Mordercze walki o wąwóz dukielski
Z listów podoficera Polaka.
II.
Jakoś ku południowi rozpoczęła rosyjska artylerya ostrzeliwać świeżo przez nas zdobyte wzgórze, widocznie chcieli nas spędzić z niego, albo przynajmniej przeszkodzić w obwarowaniu pozycyj.
Z piekielnym świstem i hukiem, pękały szrapnele i granaty
rosyjskie, na szczęście bez szkody, albowiem korzystając z gęstych zarośli i
lasu, mogliśmy się dobrze ukrywać przed oczyma Moskali.
Za chwilę odpowiedziała nasza artylerya. Z początku jedna
baterya a później trzy, wzięły w krzyżowy ogień przeciwległe pozycye Rosyan.
Skutek niedługo się okazał. Na wzgórzu powstało duże zamieszanie, a poza nim
wykryły nasze posterunki obserwacyjne kolumnę trenu nieprzyjacielskiego, którą
wzięto natychmiast w gwałtowny ogień. Jak się później dowiedzieliśmy, sprawił
on straszne szkody w owym oddziale.
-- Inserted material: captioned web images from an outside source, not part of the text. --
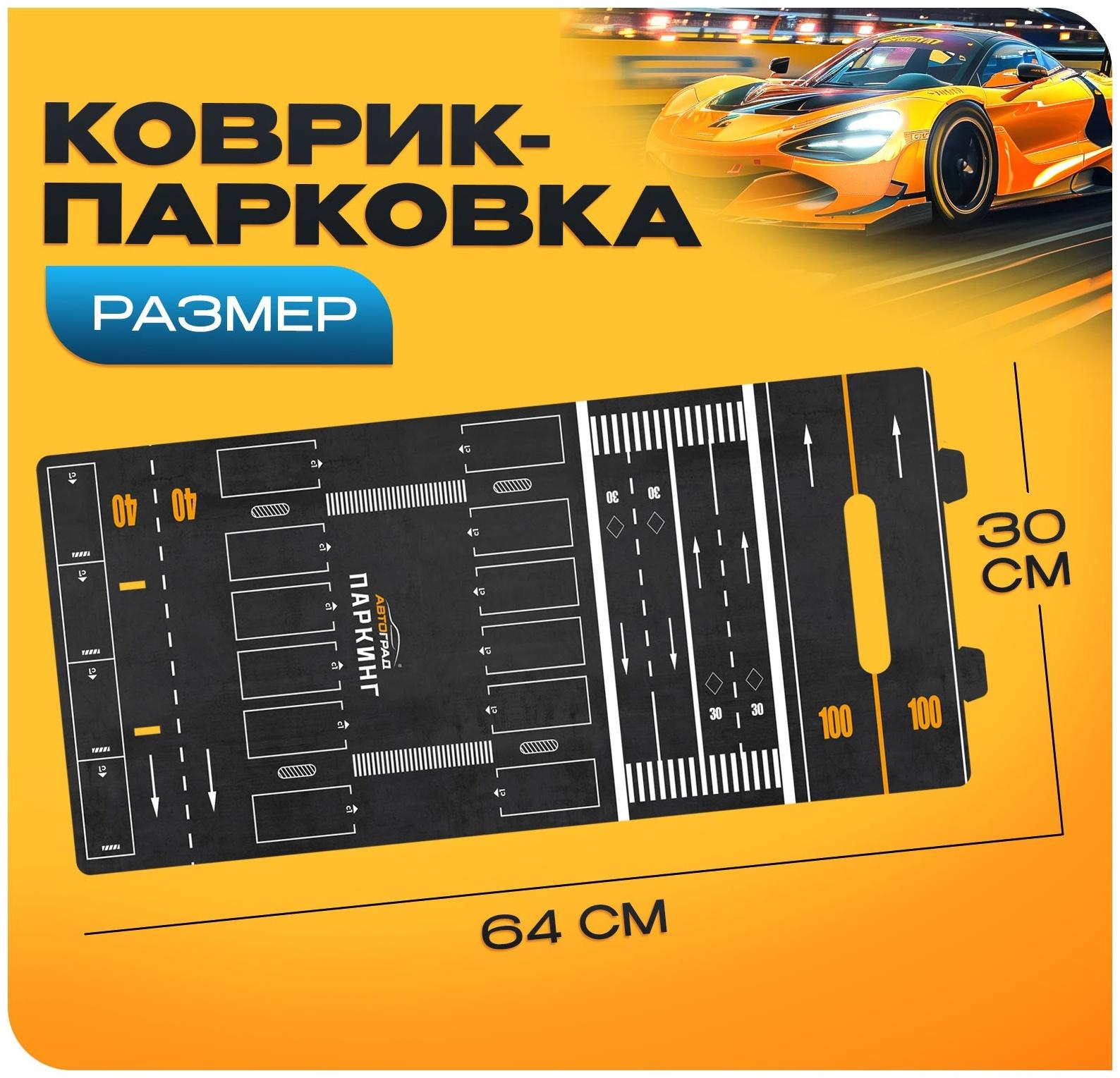 Игровой набор машинок «СпортКар», 24 машинки, металл, коврик-паркинг с разметкой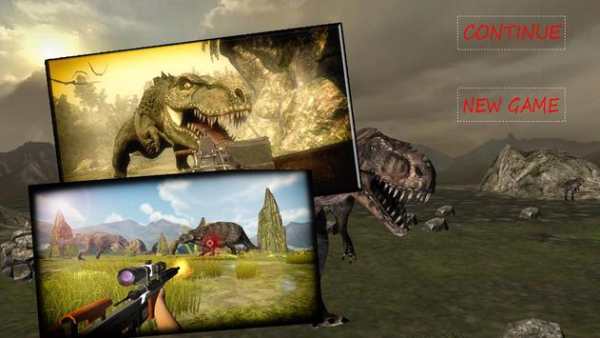 Wild Angry Dinosaur Shooting Simulator screenshot 4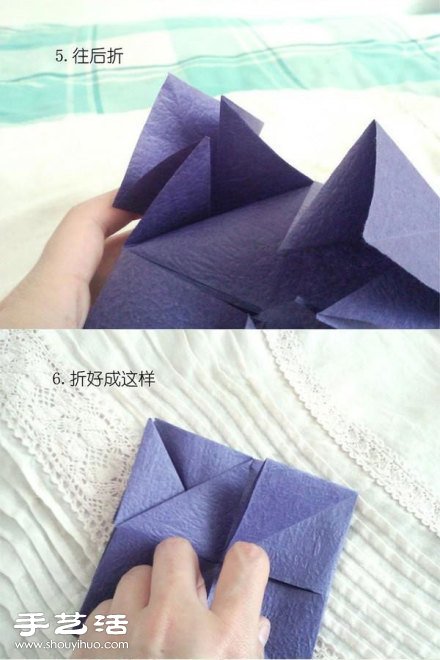 手工折纸制作带心形图案的六面体花球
Kilka wozów z amunicją zapaliły nasze
pociski, a wybuch ten położył na placu, rozdarte na strzępy kawały ciała
ludzkiego z kilkunastu ludzi i zabił 28 koni.
Zdjęcie opublikowane w prasie 13.03.1915. |
Dalej uszkodzone zostały wozy z żywnością i paszą. W nieopisanej trwodze, rzuciły się treny rosyjskie do ucieczki naprzełaj gdzie jeno mogli. A tu jeszcze do tego zapalił nasz szrapnel leśniczówkę gdzie właśnie, według późniejszego opowiadania jeńców znajdowała się kobaterye.
Mogliśmy już bez przeszkody umocnić nasze pozycye i
spokojnie oczekiwaliśmy nadejścia nocy. Na pewno należało się spodziewać, że
Rosyanie przypuszczą szturm do odebranych im pozycyi.
Jakoś nie zawiodło oczekiwanie. Pod osłoną gęstej mgły
ruszyli oni ku nam. Przypuściliśmy ich pod same niemal nasze stanowiska, a
wtedy poszły w ruch nasze ręczne i maszynowe karabiny. Pomimo strasznego ognia
nie cofnęli się oni jednak, ale korzystając ze znajomości tego terenu,
wyzyskują każdą zasłonę naturalną, z pośród której stawiali opór, walczyli
dzielnie wspierani przez nadchodzącą im ciągle rezerwę. Wtedy nie było innej
rady, jeno atakiem na bagnety wykurzyć ich, zanim potrafią się lepiej okopać,
ponieważ wtedy trudniej byłoby wykurzyć ich z lesistej przestrzeni.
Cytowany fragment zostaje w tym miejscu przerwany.